→ **The task**:
Set down, word for word, the stretch of lines from the one containing "Using camera distance" to the end of the records below.

┌─ Task input

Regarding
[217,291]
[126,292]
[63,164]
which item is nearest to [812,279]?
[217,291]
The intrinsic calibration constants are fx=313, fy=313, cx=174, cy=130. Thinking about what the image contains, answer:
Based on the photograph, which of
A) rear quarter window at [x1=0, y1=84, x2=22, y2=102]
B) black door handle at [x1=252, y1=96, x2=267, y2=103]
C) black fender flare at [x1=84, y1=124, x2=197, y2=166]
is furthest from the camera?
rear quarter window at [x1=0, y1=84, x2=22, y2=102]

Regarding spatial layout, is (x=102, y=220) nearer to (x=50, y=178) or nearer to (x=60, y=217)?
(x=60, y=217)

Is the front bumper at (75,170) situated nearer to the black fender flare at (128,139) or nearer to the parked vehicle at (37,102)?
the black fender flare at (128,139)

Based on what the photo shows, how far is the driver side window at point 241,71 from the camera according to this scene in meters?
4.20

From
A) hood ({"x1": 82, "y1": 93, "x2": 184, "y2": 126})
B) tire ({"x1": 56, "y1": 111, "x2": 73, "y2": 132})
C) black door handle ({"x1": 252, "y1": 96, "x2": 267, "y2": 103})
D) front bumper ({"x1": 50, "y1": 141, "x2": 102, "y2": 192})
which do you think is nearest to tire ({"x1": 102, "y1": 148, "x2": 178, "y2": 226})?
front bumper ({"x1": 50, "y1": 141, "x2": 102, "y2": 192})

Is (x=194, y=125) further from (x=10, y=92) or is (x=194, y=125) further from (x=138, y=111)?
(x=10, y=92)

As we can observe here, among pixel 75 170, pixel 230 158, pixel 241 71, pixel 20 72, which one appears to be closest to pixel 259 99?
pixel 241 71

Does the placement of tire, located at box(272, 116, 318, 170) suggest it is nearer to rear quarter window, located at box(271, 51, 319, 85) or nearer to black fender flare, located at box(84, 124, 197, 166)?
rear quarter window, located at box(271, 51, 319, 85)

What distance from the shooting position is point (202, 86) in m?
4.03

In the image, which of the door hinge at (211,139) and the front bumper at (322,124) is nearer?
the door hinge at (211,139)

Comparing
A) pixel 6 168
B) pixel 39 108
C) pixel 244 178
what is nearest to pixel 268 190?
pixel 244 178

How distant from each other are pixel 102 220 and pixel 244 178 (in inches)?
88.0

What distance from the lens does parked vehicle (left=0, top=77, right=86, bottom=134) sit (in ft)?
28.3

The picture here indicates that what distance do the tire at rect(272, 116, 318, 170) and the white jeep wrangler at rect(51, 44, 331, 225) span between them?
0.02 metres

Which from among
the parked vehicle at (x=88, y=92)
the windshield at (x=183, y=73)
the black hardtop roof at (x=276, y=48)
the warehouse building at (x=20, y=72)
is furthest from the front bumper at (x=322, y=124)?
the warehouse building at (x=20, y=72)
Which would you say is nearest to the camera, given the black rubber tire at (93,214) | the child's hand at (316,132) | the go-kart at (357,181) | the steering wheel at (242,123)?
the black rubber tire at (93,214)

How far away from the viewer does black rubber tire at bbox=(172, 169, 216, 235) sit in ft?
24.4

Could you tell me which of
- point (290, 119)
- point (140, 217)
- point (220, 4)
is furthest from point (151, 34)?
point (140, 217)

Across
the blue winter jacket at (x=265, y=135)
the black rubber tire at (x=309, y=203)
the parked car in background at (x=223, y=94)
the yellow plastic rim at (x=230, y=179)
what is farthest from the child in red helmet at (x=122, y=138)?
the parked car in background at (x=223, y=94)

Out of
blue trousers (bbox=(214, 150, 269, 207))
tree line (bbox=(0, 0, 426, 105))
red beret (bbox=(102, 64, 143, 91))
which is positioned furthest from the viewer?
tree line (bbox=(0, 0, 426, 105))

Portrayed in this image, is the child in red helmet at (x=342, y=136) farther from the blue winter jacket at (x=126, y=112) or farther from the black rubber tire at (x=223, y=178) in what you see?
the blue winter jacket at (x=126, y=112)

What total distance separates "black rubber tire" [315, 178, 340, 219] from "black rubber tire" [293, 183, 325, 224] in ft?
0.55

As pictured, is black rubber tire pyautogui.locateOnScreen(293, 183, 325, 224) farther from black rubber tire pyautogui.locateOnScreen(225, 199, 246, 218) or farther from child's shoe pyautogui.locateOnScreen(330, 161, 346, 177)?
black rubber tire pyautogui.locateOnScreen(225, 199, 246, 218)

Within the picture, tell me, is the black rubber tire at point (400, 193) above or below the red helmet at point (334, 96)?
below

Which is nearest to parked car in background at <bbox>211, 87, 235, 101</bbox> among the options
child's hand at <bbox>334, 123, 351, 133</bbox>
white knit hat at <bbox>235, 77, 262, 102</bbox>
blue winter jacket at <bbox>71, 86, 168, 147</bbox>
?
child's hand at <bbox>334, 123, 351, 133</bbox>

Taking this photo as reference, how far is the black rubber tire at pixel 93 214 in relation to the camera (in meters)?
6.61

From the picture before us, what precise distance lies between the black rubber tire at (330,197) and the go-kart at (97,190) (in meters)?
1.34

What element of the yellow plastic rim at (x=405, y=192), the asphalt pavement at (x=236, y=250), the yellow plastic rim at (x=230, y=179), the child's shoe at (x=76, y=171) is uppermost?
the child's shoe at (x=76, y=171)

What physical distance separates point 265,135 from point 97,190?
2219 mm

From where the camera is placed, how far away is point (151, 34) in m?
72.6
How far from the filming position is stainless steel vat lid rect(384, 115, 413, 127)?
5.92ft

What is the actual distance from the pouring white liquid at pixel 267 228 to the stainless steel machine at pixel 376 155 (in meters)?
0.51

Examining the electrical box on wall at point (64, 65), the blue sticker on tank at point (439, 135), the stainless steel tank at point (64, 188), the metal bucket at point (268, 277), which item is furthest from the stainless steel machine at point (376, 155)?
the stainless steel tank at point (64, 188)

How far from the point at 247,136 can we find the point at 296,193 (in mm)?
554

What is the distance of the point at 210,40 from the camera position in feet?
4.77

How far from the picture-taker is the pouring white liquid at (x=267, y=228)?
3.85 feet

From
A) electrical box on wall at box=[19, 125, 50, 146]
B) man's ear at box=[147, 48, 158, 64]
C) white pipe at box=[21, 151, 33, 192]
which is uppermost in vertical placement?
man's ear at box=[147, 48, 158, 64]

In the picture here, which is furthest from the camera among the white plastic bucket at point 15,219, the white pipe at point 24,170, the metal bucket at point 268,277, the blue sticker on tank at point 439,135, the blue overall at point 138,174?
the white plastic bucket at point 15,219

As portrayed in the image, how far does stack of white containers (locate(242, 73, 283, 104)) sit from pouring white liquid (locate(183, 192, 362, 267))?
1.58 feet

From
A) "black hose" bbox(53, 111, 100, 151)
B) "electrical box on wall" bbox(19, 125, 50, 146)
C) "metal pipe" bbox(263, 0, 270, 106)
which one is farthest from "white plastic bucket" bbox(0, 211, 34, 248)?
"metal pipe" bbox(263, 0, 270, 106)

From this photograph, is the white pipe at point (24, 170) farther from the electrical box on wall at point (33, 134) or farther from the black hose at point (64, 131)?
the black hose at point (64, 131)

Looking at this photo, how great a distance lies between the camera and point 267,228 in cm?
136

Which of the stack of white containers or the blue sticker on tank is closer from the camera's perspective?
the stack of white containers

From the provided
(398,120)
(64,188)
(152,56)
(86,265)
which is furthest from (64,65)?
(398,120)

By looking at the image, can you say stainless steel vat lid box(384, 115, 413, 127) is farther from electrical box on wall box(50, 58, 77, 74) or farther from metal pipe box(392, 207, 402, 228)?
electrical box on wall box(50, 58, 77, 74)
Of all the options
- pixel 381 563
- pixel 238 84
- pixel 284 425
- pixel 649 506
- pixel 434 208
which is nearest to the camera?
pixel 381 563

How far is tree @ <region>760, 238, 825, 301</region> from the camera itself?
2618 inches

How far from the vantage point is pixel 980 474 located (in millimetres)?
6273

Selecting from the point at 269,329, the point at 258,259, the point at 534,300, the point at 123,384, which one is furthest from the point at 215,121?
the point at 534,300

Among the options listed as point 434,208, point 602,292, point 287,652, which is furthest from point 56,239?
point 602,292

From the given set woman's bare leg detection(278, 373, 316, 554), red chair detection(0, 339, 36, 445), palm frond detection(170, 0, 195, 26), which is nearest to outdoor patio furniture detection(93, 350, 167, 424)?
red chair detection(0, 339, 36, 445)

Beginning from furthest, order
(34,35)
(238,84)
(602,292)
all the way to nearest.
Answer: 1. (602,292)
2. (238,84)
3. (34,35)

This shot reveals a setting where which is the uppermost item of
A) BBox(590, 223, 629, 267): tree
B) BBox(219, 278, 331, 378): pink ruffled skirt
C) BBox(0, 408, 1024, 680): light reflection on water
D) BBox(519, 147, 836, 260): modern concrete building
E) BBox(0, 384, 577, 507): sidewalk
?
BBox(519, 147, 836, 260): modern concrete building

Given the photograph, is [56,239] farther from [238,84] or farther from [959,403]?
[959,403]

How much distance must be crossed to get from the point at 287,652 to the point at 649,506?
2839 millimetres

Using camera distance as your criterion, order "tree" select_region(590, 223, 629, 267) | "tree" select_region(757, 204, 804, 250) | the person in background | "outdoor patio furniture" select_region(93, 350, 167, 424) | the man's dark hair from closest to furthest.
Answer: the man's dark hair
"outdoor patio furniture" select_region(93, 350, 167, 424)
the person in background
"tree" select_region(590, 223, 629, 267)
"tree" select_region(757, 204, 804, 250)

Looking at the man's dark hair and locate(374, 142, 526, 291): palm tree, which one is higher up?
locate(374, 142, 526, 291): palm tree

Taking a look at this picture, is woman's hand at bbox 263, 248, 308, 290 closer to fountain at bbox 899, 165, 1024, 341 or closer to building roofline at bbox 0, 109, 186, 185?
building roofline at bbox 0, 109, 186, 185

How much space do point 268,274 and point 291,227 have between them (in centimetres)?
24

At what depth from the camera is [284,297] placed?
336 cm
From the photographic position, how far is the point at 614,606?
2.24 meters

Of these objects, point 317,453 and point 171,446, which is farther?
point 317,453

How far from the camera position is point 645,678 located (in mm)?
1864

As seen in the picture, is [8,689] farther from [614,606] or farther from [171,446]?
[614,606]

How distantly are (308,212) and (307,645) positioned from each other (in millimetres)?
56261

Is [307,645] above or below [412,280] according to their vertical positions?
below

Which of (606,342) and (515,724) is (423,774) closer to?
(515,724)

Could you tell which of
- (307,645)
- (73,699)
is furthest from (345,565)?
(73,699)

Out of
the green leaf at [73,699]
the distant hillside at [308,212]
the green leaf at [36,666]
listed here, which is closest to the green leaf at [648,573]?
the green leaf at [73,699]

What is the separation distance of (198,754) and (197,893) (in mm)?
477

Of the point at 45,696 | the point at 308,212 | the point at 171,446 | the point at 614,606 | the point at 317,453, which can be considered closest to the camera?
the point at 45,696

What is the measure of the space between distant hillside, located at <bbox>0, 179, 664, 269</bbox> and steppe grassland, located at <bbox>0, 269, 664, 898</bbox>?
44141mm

└─

→ **Exercise answer**:
Using camera distance as your criterion, order "tree" select_region(590, 223, 629, 267) | "tree" select_region(757, 204, 804, 250) | the person in background | "outdoor patio furniture" select_region(93, 350, 167, 424) | the man's dark hair from closest to furthest.
Answer: the man's dark hair
"outdoor patio furniture" select_region(93, 350, 167, 424)
the person in background
"tree" select_region(590, 223, 629, 267)
"tree" select_region(757, 204, 804, 250)

Looking at the man's dark hair and locate(374, 142, 526, 291): palm tree, which one is higher up?
locate(374, 142, 526, 291): palm tree

Taking a look at this picture, is woman's hand at bbox 263, 248, 308, 290 closer to fountain at bbox 899, 165, 1024, 341 or closer to building roofline at bbox 0, 109, 186, 185?
building roofline at bbox 0, 109, 186, 185

How much space do point 268,274 and point 291,227 have between them (in centimetres)?
24

At what depth from the camera is [284,297] placed?
336 cm
From the photographic position, how far is the point at 614,606?
2.24 meters

Of these objects, point 317,453 and point 171,446, which is farther?
point 317,453

How far from the camera position is point 645,678 located (in mm)?
1864

As seen in the picture, is [8,689] farther from [614,606] or farther from [171,446]?
[614,606]

How distantly are (308,212) and (307,645) positioned from each other (in millimetres)?
56261

Is [307,645] above or below [412,280] according to their vertical positions?
below

Which of (606,342) and (515,724) is (423,774) closer to?
(515,724)

Could you tell which of
- (307,645)
- (73,699)
is furthest from (345,565)?
(73,699)

Out of
the green leaf at [73,699]
the distant hillside at [308,212]
the green leaf at [36,666]
listed here, which is closest to the green leaf at [648,573]?
the green leaf at [73,699]

What is the separation distance of (198,754) and (197,893) (in mm)?
477

Of the point at 45,696 | the point at 308,212 | the point at 171,446 | the point at 614,606 | the point at 317,453, which can be considered closest to the camera?
the point at 45,696

What is the measure of the space between distant hillside, located at <bbox>0, 179, 664, 269</bbox> and steppe grassland, located at <bbox>0, 269, 664, 898</bbox>?
44141mm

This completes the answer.